═════ Task input

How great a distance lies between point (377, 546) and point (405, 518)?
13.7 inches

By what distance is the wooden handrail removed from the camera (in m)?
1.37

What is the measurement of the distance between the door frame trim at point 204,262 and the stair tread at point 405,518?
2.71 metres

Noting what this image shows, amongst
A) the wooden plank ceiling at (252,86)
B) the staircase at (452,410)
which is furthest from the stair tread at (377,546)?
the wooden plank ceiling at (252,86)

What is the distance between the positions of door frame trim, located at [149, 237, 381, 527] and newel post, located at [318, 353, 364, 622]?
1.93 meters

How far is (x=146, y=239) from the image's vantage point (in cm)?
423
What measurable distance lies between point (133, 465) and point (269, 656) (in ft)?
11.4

══════════

Aim of the exercise
Copy the records from the line containing "What measurable distance" through the end, inclusive, renaming "point" to "location" and leaving everything else as it is. Return only those lines.

Full answer
What measurable distance lies between location (133, 465) and location (269, 656) (in ft)?
11.4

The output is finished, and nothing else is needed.